===== Task inputs

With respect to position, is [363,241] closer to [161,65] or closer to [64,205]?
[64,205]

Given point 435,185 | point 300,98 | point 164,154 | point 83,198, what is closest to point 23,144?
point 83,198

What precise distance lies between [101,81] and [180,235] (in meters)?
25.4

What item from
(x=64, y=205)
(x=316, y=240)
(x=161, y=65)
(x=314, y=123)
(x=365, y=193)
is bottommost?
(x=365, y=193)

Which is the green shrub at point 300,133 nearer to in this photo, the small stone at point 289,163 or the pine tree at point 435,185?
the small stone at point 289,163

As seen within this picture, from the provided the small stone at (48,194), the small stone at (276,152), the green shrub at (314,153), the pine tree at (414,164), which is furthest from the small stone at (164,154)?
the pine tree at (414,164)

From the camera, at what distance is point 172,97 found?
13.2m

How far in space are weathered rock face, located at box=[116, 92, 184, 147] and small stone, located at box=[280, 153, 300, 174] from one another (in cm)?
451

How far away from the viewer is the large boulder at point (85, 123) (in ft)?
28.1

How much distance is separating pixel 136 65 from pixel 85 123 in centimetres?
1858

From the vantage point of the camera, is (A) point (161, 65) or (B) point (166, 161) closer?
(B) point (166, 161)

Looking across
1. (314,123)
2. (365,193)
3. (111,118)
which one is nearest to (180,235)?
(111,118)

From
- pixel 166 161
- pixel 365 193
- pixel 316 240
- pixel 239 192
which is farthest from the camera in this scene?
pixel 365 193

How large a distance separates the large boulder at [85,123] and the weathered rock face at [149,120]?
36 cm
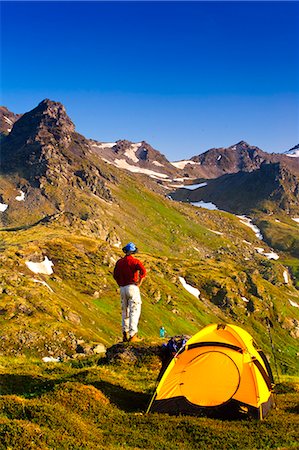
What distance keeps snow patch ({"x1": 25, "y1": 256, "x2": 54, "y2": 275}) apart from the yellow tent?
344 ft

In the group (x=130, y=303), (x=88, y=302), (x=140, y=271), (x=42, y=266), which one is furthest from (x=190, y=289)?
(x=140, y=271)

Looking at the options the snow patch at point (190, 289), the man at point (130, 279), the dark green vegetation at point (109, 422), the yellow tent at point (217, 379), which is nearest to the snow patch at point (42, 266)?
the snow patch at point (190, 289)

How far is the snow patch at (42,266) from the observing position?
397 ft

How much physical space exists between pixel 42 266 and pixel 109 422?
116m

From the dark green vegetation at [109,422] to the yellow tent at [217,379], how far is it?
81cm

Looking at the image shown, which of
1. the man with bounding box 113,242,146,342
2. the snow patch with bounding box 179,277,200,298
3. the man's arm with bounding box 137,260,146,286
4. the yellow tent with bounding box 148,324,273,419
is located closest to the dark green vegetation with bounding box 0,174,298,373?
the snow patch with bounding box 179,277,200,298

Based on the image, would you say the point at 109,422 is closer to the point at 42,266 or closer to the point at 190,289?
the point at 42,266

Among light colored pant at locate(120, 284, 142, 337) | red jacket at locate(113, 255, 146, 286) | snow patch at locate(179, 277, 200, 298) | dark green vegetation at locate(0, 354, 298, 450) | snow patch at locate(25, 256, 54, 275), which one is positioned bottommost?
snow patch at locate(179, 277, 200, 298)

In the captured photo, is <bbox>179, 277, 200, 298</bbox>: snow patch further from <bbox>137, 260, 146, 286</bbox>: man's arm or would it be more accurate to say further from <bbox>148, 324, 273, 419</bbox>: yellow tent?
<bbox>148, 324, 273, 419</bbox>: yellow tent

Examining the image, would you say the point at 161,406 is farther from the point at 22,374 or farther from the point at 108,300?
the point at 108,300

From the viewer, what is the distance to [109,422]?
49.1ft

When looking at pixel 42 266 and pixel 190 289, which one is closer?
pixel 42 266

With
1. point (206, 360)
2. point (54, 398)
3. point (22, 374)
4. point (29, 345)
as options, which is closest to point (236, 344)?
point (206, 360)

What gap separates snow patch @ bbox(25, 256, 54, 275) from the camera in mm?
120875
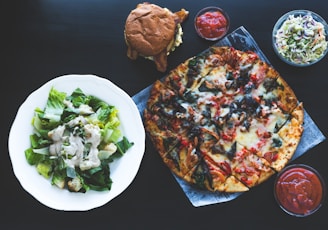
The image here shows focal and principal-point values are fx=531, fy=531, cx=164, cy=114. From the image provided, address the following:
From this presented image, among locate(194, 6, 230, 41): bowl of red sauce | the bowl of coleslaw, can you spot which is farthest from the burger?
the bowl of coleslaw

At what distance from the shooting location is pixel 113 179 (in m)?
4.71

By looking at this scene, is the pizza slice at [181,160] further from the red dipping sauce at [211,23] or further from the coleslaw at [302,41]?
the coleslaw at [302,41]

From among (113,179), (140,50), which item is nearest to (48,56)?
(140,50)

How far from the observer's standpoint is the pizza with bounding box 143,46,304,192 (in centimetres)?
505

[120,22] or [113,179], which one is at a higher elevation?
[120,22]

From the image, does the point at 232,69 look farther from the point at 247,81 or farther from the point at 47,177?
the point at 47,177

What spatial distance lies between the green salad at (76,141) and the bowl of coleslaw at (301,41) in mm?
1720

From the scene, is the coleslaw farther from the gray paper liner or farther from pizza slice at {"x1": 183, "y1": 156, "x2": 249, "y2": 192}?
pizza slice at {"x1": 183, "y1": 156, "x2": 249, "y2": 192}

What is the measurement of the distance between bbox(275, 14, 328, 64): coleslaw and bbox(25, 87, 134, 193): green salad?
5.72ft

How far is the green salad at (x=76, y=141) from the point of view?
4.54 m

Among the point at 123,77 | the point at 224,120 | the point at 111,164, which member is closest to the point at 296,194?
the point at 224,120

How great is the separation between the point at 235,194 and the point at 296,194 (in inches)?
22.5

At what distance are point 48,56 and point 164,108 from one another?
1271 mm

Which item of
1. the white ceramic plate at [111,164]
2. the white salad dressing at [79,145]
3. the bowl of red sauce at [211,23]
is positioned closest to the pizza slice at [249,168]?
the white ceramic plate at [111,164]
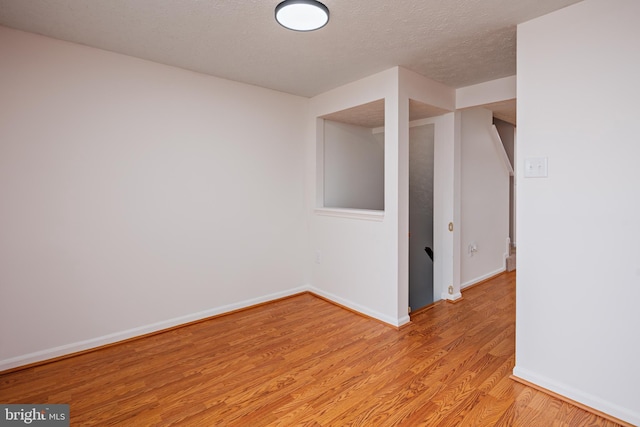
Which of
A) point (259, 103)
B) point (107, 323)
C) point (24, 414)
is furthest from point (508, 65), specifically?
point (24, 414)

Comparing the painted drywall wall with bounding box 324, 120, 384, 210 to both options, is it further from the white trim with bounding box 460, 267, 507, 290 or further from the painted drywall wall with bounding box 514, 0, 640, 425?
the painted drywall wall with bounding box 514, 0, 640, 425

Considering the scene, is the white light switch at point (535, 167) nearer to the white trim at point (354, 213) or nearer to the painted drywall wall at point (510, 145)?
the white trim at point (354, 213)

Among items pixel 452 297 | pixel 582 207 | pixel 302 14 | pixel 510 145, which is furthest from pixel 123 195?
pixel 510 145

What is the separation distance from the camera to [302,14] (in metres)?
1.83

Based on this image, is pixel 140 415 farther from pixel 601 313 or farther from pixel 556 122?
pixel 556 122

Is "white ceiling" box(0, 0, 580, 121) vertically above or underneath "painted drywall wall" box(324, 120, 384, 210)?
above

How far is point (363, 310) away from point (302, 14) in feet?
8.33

==========
===== Task inputs

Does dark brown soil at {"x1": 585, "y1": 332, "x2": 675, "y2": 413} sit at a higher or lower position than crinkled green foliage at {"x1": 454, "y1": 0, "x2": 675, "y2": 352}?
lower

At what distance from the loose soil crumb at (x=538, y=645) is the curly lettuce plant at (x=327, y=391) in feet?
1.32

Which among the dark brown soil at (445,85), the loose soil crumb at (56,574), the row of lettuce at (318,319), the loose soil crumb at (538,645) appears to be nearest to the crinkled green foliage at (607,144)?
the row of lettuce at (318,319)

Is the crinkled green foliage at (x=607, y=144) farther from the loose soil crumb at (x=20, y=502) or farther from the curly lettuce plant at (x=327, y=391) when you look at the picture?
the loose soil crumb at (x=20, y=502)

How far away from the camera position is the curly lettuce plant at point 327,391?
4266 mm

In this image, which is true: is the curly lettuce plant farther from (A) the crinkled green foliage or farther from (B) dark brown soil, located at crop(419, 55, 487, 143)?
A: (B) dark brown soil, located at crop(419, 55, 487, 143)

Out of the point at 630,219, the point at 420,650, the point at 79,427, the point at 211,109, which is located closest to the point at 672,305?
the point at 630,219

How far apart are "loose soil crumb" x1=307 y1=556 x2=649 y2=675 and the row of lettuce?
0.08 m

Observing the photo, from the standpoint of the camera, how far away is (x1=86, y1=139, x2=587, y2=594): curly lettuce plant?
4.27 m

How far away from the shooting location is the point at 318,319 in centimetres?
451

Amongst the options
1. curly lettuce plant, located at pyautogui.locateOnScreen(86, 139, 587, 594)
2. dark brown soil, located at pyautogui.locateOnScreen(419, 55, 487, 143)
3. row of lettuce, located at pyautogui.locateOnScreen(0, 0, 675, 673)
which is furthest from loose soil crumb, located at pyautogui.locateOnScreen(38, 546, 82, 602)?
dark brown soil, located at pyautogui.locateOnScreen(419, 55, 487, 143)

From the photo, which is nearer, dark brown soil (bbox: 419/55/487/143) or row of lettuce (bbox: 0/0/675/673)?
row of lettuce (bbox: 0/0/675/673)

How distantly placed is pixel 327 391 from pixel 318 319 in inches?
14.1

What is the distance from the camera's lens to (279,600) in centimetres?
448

==========

State how many lines of the records above contain the string "centimetres", matching case exactly, and give only that number.

4